Both Sides Now
Borrowers and lenders must face the music with a plan.
In today’s still-dodgy economic environment, it is more necessary than ever for commercial real estate borrowers and lenders to take some key steps before approaching loan restructuring negotiations. Neglecting this critical prep work can scuttle your chances of success even before you reach the negotiating table. No matter which side of the table you’re on, preparation is the key. The following considerations offer advice for both sides.
Five-Step Borrower Plan
For borrowers, facing a potential loan restructure is tough but not impossible. These steps help borrowers widen their focus to see their specific situation in context of the big picture.
1. Be totally objective regarding your restructuring needs. This is not the time to just think you know where you stand and hope for the best. Take off the rose-colored glasses and face the reality of your situation. Lenders are dealing with many, many borrowers in similar straits, so there is no need to be shy about putting the facts on the table.
2. Take action early. Don’t assume that your situation will improve. Many borrowers who delay find that their liquidity has become so constrained that it limits their ability to complete a successful restructure. At best, restructures take 60 to 90 days to complete; they often take much longer.
3. Think like a lender. As you develop your plan of action, consider how you can approach the negotiation in a way that benefits the lender. Remember, lenders have more options than borrowers do, such as demanding repayment, foreclosure, involuntary bankruptcy, and suing on guarantees in order to get their money back. If you can’t show your lender how your proposed restructure is in its best interest, the proposal very likely will be rejected.

- Entries supplied
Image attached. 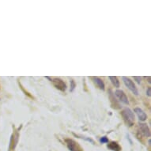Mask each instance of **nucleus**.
I'll return each instance as SVG.
<instances>
[{
  "label": "nucleus",
  "instance_id": "nucleus-1",
  "mask_svg": "<svg viewBox=\"0 0 151 151\" xmlns=\"http://www.w3.org/2000/svg\"><path fill=\"white\" fill-rule=\"evenodd\" d=\"M122 117L124 119V122L126 123L127 125L129 127L133 126L134 124V112L131 111L130 109H124L121 112Z\"/></svg>",
  "mask_w": 151,
  "mask_h": 151
},
{
  "label": "nucleus",
  "instance_id": "nucleus-2",
  "mask_svg": "<svg viewBox=\"0 0 151 151\" xmlns=\"http://www.w3.org/2000/svg\"><path fill=\"white\" fill-rule=\"evenodd\" d=\"M123 81H124L125 86H126L127 87L134 95H136V96L139 95V91H138V89H137L135 85L134 84V82H132L129 78L123 77Z\"/></svg>",
  "mask_w": 151,
  "mask_h": 151
},
{
  "label": "nucleus",
  "instance_id": "nucleus-3",
  "mask_svg": "<svg viewBox=\"0 0 151 151\" xmlns=\"http://www.w3.org/2000/svg\"><path fill=\"white\" fill-rule=\"evenodd\" d=\"M47 78H49L51 80V82H52L53 85H54L55 88L58 89H60L61 91H65L67 89V86L65 84V82L60 78H50L49 77H47Z\"/></svg>",
  "mask_w": 151,
  "mask_h": 151
},
{
  "label": "nucleus",
  "instance_id": "nucleus-4",
  "mask_svg": "<svg viewBox=\"0 0 151 151\" xmlns=\"http://www.w3.org/2000/svg\"><path fill=\"white\" fill-rule=\"evenodd\" d=\"M66 143H67V148L70 151H82L81 147L78 146V144L73 139H66Z\"/></svg>",
  "mask_w": 151,
  "mask_h": 151
},
{
  "label": "nucleus",
  "instance_id": "nucleus-5",
  "mask_svg": "<svg viewBox=\"0 0 151 151\" xmlns=\"http://www.w3.org/2000/svg\"><path fill=\"white\" fill-rule=\"evenodd\" d=\"M115 95L116 96V97L118 98L119 101L124 103L125 104H129V101L128 98L127 97V95L124 93V92L123 90H120V89H117L115 92Z\"/></svg>",
  "mask_w": 151,
  "mask_h": 151
},
{
  "label": "nucleus",
  "instance_id": "nucleus-6",
  "mask_svg": "<svg viewBox=\"0 0 151 151\" xmlns=\"http://www.w3.org/2000/svg\"><path fill=\"white\" fill-rule=\"evenodd\" d=\"M139 131L143 136L145 137H150V131L147 124H140L139 126Z\"/></svg>",
  "mask_w": 151,
  "mask_h": 151
},
{
  "label": "nucleus",
  "instance_id": "nucleus-7",
  "mask_svg": "<svg viewBox=\"0 0 151 151\" xmlns=\"http://www.w3.org/2000/svg\"><path fill=\"white\" fill-rule=\"evenodd\" d=\"M134 112L136 113V115L139 117V119L140 121H146L147 119V115L146 114V112L140 108H136L134 109Z\"/></svg>",
  "mask_w": 151,
  "mask_h": 151
},
{
  "label": "nucleus",
  "instance_id": "nucleus-8",
  "mask_svg": "<svg viewBox=\"0 0 151 151\" xmlns=\"http://www.w3.org/2000/svg\"><path fill=\"white\" fill-rule=\"evenodd\" d=\"M93 79L94 83L97 85V87H98L99 89H102V90H104V89H105V85H104L103 80L97 77H93Z\"/></svg>",
  "mask_w": 151,
  "mask_h": 151
},
{
  "label": "nucleus",
  "instance_id": "nucleus-9",
  "mask_svg": "<svg viewBox=\"0 0 151 151\" xmlns=\"http://www.w3.org/2000/svg\"><path fill=\"white\" fill-rule=\"evenodd\" d=\"M108 147H109L110 150H111L112 151H120L121 150V147L119 146V145L116 142H111V143L108 145Z\"/></svg>",
  "mask_w": 151,
  "mask_h": 151
},
{
  "label": "nucleus",
  "instance_id": "nucleus-10",
  "mask_svg": "<svg viewBox=\"0 0 151 151\" xmlns=\"http://www.w3.org/2000/svg\"><path fill=\"white\" fill-rule=\"evenodd\" d=\"M109 79H110V81H111V83L113 84L115 87H116V88L119 87V81L117 78V77H116V76H109Z\"/></svg>",
  "mask_w": 151,
  "mask_h": 151
},
{
  "label": "nucleus",
  "instance_id": "nucleus-11",
  "mask_svg": "<svg viewBox=\"0 0 151 151\" xmlns=\"http://www.w3.org/2000/svg\"><path fill=\"white\" fill-rule=\"evenodd\" d=\"M114 97H115V96H114V95H113V94L111 93V90H110V98H111V103L114 101V100H116V98H115ZM116 104L117 106H119V104H118V103H117V102L116 101H115V105H116Z\"/></svg>",
  "mask_w": 151,
  "mask_h": 151
},
{
  "label": "nucleus",
  "instance_id": "nucleus-12",
  "mask_svg": "<svg viewBox=\"0 0 151 151\" xmlns=\"http://www.w3.org/2000/svg\"><path fill=\"white\" fill-rule=\"evenodd\" d=\"M100 142H102V143H108V142H109V139H108V138L105 136L101 137V139H100Z\"/></svg>",
  "mask_w": 151,
  "mask_h": 151
},
{
  "label": "nucleus",
  "instance_id": "nucleus-13",
  "mask_svg": "<svg viewBox=\"0 0 151 151\" xmlns=\"http://www.w3.org/2000/svg\"><path fill=\"white\" fill-rule=\"evenodd\" d=\"M70 91H74V88H75V82L74 80H70Z\"/></svg>",
  "mask_w": 151,
  "mask_h": 151
},
{
  "label": "nucleus",
  "instance_id": "nucleus-14",
  "mask_svg": "<svg viewBox=\"0 0 151 151\" xmlns=\"http://www.w3.org/2000/svg\"><path fill=\"white\" fill-rule=\"evenodd\" d=\"M134 79L136 80V82L138 84H140L141 83V78L140 77H137V76H134Z\"/></svg>",
  "mask_w": 151,
  "mask_h": 151
},
{
  "label": "nucleus",
  "instance_id": "nucleus-15",
  "mask_svg": "<svg viewBox=\"0 0 151 151\" xmlns=\"http://www.w3.org/2000/svg\"><path fill=\"white\" fill-rule=\"evenodd\" d=\"M150 87H149V88H147V89H146V94H147V96L148 97H150L151 96V93H150Z\"/></svg>",
  "mask_w": 151,
  "mask_h": 151
},
{
  "label": "nucleus",
  "instance_id": "nucleus-16",
  "mask_svg": "<svg viewBox=\"0 0 151 151\" xmlns=\"http://www.w3.org/2000/svg\"><path fill=\"white\" fill-rule=\"evenodd\" d=\"M147 79H148V82L149 83H150V77H147Z\"/></svg>",
  "mask_w": 151,
  "mask_h": 151
}]
</instances>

- Required work
In the text on loan restructuring, how long does a restructure take to complete at best?

- Task result
60 to 90 days